▶ Page
[START]
# Banana wine advice



## bluc (14/5/15)

Hey all new to brewing and wondering about something. I am following this reciepe http://www.ebay.com.au/gds/Banana-Wine-1-gallon-/10000000015647428/g.html Now it says to add ingredients and yeast leave for a week then transfer to a clean container and fit air lock... What would be the purpose of a fermenter change this early in the piece? Is it to filter out the particles in it (there seems to be a lot) or am I just supposed to tip it straight in? Could I run it through a coffee filter get the dregs out or would this remove the yeast also? advice appreciated cheers.


----------



## hoppy2B (14/5/15)

Buy some wine grapes when they are in season and make proper wine. Wine grapes are pretty cheap at the moment and have been for a few years due to the oversupply.


----------



## yankinoz (14/5/15)

I'm skeptical.
[END]
▶ Dataset rows
[START]
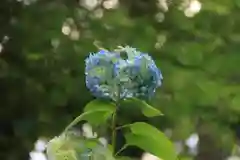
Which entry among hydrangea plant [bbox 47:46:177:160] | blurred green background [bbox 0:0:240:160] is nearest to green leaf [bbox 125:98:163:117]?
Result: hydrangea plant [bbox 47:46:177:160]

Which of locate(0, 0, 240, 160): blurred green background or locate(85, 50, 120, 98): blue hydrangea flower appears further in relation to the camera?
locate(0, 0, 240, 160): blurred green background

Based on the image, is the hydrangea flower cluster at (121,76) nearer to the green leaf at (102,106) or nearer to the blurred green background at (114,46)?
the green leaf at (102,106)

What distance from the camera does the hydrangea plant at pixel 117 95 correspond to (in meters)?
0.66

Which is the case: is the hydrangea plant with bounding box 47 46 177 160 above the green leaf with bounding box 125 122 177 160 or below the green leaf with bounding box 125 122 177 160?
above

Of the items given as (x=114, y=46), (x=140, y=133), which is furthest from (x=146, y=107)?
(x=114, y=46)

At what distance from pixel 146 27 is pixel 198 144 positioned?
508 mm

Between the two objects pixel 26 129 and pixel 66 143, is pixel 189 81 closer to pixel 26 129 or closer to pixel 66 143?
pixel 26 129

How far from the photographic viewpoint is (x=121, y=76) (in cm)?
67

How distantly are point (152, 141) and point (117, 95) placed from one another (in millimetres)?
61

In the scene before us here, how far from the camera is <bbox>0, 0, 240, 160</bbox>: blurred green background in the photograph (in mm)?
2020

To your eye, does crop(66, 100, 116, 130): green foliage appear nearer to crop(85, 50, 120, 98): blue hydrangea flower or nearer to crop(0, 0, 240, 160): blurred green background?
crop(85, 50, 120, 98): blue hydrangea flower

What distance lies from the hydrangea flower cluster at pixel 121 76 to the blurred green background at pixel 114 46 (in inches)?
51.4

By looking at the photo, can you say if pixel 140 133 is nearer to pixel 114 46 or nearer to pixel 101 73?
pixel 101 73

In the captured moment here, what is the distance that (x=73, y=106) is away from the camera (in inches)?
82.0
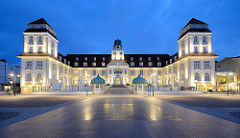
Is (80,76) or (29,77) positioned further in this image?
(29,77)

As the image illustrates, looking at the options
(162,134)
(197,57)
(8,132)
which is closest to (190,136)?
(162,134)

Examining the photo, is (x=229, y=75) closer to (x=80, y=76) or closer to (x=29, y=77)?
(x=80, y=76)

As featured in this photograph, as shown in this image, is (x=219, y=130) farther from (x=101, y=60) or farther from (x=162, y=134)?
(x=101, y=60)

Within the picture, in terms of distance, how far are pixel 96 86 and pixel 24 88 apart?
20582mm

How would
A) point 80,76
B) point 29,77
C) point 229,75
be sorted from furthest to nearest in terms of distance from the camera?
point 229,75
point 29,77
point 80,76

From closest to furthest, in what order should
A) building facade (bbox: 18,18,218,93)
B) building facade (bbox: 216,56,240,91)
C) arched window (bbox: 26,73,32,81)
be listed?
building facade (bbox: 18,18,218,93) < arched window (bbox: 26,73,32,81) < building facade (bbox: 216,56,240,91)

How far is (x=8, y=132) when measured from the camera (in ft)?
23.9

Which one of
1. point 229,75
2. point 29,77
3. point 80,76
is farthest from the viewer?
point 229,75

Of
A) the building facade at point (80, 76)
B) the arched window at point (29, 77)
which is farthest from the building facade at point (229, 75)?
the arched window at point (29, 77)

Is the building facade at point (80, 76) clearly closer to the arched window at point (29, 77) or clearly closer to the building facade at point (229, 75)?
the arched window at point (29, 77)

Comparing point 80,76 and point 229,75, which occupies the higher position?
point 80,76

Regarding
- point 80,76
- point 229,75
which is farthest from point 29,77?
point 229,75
[END]
[START]
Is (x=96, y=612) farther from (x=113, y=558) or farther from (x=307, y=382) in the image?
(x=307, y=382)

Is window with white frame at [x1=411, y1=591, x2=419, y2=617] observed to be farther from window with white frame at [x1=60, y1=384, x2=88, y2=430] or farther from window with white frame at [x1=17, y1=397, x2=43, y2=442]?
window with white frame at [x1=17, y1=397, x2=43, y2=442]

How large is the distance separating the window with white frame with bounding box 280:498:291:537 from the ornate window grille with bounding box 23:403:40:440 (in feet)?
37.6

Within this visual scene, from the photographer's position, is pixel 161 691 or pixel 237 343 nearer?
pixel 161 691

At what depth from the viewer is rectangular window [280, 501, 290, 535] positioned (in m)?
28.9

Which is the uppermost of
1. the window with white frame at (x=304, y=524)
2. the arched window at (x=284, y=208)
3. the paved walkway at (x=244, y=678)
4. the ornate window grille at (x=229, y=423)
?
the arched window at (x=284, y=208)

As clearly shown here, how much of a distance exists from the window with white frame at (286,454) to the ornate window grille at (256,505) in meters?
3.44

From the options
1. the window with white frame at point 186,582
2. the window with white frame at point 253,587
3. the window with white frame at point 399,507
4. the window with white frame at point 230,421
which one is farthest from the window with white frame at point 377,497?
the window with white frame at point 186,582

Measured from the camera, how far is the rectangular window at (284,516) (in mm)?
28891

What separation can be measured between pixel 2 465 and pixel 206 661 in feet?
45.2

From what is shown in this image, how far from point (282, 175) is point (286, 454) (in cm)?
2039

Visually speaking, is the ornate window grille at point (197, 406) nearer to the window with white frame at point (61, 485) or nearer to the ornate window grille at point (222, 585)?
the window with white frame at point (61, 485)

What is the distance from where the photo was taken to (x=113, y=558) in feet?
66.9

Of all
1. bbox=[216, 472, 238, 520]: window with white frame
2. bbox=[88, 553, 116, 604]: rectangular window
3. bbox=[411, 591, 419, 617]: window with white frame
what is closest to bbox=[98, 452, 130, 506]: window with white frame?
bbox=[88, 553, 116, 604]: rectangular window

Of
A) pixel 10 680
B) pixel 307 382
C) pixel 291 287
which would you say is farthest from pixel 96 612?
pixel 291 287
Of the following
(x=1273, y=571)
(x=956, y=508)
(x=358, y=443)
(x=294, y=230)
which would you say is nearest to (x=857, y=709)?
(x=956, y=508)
[END]
[START]
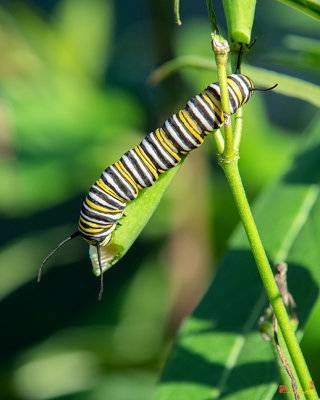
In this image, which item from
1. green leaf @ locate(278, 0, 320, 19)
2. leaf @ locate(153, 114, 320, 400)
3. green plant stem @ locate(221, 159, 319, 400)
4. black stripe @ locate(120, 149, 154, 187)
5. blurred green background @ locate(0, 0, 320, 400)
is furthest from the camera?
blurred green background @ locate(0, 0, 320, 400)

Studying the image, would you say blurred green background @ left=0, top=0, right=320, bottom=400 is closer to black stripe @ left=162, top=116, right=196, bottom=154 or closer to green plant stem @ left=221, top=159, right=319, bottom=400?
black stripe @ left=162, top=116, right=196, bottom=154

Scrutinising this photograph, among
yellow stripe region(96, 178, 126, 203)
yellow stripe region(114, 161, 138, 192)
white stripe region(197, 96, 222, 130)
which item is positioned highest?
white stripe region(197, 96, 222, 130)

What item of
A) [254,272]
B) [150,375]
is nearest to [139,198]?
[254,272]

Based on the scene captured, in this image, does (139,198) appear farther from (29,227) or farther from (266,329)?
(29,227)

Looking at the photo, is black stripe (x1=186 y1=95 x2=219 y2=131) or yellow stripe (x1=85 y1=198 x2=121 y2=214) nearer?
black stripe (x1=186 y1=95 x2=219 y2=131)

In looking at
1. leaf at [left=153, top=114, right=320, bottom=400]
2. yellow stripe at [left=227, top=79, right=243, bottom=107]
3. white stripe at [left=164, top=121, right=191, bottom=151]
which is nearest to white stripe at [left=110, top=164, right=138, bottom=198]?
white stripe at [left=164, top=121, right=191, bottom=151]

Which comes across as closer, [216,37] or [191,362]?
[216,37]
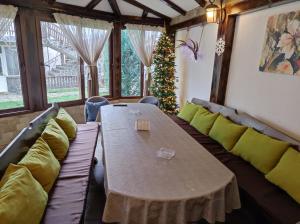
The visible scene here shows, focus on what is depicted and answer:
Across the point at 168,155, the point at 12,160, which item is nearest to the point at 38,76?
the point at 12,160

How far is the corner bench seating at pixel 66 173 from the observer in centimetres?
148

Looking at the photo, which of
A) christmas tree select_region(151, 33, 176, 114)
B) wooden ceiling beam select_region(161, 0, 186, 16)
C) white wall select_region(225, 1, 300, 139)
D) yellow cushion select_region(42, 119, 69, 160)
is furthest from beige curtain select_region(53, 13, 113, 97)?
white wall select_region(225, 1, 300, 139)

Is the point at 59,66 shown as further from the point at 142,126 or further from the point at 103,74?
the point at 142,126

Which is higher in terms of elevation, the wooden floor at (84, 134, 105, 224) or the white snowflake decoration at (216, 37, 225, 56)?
[END]
▶ Task 1
In one to three sentences, explain why the banana wine thread says wine grapes are pretty cheap at the moment.
▶ Task 2
List every username that posts in the banana wine thread.
▶ Task 3
Pick up the banana wine thread right after its final sentence and continue it.
The data has no connection to the banana wine thread.

▶ Written reply 1
Wine grapes are cheap because of an oversupply. The thread adds that they have been cheap for a few years for that reason.

▶ Written reply 2
bluc, hoppy2B, yankinoz

▶ Written reply 3
Let me guess, this recipe originates from the u.k., where there seems to be a subculture that throw together concoctions with raisins as a base. Grapes do make the best wine, the Brits make some decent ones from elderberries, and the kiwis used to do well with commercial kiwi fruit wines, now largely dead in the Sauvignon rush. Go there.

By my rough calculations the pH from your recipe is likely to be high for a wine. If you haven't started it, you might double the lemon.

My wild guess why they change the fermenter is to prevent the extraction of too much astringency. Banana skins? Aaargh.


----------



## bluc (14/5/15)

hoppy2B said:


> Buy some wine grapes when they are in season and make proper wine. Wine grapes are pretty cheap at the moment and have been for a few years due to the oversupply.


Thanks for the suggestion but not interested in making wine I can buy down at the local store...


----------



## bluc (14/5/15)

yankinoz said:


> My wild guess why they change the fermenter is to prevent the extraction of too much astringency. Banana skins? Aaargh.


Not sure what you mean by this can you elaborate?


----------



## Ducatiboy stu (14/5/15)

Wort brewed with Coopers yeast at 35*c....BAM


----------



## Vini2ton (15/5/15)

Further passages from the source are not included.